■ THE TASK:
Set down all of the data exactly as it appears.

■ SUPPLIED MATERIAL:
-- BEGIN --

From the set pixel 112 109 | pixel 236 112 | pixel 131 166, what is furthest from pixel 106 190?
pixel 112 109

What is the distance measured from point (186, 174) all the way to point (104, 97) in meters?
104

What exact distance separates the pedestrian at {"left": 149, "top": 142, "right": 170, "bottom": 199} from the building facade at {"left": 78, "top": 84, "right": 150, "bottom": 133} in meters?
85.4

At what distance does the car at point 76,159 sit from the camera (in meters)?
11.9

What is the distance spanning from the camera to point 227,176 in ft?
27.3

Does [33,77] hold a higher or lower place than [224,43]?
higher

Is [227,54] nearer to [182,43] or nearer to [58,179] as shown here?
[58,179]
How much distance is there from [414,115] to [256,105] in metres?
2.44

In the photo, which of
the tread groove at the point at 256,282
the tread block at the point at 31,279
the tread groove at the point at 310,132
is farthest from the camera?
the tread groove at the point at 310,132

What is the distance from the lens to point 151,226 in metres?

-- END --

■ SOLVED PROBLEM:
From the set pixel 112 109 | pixel 236 112 | pixel 131 166, what is furthest from pixel 106 190?
pixel 112 109

What is the distance measured from point (186, 174) all the way to point (104, 97) in meters?
104

What exact distance separates the pedestrian at {"left": 149, "top": 142, "right": 170, "bottom": 199} from the building facade at {"left": 78, "top": 84, "right": 150, "bottom": 133} in meters?
85.4

At what distance does the car at point 76,159 sit from the camera (in meters)?
11.9

What is the distance spanning from the camera to point 227,176 in ft?
27.3

Does [33,77] hold a higher or lower place than [224,43]?
higher

Is [227,54] nearer to [182,43] or nearer to [58,179] as shown here?
[58,179]
How much distance is there from [414,115] to [256,105] in metres?
2.44

In the photo, which of
the tread groove at the point at 256,282
the tread block at the point at 31,279
the tread groove at the point at 310,132
is farthest from the camera?
the tread groove at the point at 310,132

What is the distance from the lens to point 151,226 in metres?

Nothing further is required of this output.